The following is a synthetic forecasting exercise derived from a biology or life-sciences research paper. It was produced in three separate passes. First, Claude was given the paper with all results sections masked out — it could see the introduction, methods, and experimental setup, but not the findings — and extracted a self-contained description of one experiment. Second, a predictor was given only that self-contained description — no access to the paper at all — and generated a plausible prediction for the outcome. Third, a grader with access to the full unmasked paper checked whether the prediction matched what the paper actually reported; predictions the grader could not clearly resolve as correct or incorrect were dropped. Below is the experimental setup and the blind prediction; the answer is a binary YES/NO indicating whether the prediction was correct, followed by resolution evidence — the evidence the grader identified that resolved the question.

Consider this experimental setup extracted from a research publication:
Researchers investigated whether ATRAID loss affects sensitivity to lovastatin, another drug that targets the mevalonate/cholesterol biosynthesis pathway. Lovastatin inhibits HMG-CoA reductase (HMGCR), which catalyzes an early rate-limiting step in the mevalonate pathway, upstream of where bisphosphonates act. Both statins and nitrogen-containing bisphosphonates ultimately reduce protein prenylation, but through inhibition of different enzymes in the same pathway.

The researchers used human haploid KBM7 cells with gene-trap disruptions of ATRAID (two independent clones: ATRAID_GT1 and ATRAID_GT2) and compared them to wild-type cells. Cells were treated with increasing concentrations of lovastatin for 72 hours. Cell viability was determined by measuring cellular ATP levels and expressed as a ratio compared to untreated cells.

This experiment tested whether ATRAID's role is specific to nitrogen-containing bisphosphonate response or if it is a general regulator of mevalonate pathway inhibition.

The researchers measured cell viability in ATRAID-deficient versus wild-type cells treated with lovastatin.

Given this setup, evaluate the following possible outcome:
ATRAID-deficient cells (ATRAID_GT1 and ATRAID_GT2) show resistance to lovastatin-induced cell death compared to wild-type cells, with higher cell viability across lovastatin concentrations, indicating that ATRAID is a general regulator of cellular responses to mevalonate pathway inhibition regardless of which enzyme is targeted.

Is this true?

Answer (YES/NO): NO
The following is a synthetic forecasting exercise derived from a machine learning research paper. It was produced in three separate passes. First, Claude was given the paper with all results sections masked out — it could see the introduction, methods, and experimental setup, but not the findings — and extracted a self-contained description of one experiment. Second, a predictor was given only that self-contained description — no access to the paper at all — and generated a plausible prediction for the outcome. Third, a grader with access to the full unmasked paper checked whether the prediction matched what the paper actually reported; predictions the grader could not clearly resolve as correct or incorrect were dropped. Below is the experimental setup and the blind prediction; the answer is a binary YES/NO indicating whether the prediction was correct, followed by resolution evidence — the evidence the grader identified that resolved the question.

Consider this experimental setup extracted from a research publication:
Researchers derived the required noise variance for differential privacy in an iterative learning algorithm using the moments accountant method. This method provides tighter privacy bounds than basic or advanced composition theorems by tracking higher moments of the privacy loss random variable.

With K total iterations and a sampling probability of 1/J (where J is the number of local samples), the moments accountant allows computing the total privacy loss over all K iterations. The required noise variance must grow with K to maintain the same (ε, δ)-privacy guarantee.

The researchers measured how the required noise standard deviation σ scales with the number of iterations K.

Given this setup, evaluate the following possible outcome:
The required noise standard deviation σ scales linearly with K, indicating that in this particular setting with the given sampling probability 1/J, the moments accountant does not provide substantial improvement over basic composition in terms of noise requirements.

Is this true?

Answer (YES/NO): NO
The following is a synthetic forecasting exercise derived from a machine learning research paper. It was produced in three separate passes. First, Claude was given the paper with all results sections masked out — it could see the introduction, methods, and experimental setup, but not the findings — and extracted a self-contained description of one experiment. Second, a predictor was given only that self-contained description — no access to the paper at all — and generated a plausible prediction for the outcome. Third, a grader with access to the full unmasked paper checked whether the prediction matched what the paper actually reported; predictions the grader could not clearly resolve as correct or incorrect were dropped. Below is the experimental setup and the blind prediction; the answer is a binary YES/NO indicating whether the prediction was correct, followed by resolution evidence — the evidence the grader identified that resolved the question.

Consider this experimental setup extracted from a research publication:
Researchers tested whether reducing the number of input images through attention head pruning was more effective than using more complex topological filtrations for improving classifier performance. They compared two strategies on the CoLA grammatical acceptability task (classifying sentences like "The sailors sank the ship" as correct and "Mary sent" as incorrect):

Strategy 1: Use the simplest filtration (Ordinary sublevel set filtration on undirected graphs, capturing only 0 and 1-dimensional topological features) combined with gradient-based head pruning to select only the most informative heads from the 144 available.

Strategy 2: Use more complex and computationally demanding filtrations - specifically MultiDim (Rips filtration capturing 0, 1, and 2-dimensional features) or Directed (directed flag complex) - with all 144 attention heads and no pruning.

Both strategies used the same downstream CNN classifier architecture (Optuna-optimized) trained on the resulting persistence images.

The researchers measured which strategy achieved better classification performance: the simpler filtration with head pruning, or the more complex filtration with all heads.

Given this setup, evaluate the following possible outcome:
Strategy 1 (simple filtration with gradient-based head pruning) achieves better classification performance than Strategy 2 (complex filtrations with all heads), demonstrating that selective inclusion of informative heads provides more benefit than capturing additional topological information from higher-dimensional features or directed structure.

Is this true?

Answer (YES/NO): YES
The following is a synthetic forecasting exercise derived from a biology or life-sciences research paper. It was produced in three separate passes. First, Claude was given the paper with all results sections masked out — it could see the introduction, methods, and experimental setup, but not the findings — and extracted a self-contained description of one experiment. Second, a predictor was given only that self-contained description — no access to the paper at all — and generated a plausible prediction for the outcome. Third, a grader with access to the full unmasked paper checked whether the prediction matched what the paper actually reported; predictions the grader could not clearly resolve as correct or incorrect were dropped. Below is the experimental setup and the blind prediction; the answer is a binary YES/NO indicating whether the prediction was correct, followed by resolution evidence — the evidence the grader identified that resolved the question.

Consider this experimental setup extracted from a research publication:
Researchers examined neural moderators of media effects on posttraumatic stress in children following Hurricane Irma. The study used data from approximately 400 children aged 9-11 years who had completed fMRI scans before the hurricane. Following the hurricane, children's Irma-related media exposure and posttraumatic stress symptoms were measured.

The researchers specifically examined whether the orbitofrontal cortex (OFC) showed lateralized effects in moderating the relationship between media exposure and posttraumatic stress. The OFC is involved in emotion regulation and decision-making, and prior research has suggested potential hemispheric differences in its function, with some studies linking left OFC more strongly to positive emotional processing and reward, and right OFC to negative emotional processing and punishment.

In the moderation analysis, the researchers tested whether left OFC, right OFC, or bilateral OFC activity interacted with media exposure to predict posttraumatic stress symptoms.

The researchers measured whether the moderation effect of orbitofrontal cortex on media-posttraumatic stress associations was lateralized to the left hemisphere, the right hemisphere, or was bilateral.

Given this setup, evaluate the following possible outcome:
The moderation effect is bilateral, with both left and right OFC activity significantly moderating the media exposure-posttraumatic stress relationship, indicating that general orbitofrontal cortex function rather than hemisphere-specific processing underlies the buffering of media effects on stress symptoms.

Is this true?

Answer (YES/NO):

****************************************

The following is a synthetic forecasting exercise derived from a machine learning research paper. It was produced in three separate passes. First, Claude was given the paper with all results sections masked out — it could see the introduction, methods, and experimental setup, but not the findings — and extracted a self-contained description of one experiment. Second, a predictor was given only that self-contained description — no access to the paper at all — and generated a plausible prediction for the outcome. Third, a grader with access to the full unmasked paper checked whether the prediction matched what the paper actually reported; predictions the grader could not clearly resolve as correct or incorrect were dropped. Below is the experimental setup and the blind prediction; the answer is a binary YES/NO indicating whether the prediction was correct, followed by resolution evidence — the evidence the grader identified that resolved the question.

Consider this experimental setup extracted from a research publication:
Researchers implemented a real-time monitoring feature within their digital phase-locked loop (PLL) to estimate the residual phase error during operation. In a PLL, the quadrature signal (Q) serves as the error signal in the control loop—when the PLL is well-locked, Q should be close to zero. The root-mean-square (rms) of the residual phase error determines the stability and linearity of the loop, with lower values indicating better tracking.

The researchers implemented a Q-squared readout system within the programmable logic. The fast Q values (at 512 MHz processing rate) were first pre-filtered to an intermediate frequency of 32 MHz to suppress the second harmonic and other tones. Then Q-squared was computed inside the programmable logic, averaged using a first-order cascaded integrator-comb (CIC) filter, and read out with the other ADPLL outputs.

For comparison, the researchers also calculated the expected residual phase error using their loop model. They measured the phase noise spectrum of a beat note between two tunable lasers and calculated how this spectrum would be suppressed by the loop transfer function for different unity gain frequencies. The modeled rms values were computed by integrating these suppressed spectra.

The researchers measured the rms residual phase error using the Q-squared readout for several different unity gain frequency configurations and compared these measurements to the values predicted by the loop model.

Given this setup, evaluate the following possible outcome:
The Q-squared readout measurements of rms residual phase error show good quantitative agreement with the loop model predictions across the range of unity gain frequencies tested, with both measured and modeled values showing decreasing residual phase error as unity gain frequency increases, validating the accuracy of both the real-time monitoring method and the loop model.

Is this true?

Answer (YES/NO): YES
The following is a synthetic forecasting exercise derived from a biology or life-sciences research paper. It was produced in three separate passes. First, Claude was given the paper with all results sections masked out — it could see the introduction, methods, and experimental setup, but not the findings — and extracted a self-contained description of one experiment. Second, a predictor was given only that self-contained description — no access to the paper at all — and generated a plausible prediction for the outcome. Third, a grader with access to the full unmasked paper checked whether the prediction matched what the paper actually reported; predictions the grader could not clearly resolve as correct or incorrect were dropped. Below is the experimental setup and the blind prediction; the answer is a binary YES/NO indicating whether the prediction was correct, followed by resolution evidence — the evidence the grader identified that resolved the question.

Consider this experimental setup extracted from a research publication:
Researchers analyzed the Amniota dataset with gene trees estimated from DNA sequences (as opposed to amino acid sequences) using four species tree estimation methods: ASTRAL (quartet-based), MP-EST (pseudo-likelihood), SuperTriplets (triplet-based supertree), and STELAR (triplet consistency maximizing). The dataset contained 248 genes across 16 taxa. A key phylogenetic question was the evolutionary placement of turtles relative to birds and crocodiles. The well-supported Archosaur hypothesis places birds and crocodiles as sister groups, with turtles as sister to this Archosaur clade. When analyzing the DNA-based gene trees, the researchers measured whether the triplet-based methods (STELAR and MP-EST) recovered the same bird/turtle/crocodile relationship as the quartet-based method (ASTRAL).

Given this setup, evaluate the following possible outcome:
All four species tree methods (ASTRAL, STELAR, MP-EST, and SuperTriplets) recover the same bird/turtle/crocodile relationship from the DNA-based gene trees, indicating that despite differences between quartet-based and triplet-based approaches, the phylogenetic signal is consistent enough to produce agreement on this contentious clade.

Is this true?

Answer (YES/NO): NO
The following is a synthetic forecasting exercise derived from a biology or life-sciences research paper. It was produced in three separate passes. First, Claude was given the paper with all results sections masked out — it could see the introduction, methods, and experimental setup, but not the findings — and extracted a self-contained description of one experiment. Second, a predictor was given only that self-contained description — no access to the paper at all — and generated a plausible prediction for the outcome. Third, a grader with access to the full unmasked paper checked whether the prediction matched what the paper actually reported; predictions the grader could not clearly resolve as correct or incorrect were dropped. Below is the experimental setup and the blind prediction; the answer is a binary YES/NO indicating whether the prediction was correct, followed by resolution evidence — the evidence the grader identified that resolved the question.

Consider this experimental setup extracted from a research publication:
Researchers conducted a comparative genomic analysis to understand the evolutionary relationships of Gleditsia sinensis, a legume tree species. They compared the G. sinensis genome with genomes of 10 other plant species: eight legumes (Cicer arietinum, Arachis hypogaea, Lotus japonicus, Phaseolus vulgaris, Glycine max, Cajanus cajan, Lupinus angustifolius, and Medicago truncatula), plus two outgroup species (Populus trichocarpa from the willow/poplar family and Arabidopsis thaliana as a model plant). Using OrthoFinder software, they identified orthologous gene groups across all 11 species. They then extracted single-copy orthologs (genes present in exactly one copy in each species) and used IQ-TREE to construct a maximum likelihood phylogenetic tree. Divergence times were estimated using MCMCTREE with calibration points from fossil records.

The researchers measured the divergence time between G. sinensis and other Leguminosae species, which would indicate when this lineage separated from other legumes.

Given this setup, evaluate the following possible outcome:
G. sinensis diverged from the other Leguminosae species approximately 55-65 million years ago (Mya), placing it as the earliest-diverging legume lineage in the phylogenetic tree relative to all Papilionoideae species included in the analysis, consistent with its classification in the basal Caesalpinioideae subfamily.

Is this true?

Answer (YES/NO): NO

****************************************

● About this exercise
Show me all lines in the records that contain "iterations".

● Solution to this exercise
With K total iterations and a sampling probability of 1/J (where J is the number of local samples), the moments accountant allows computing the total privacy loss over all K iterations. The required noise variance must grow with K to maintain the same (ε, δ)-privacy guarantee.
The researchers measured how the required noise standard deviation σ scales with the number of iterations K.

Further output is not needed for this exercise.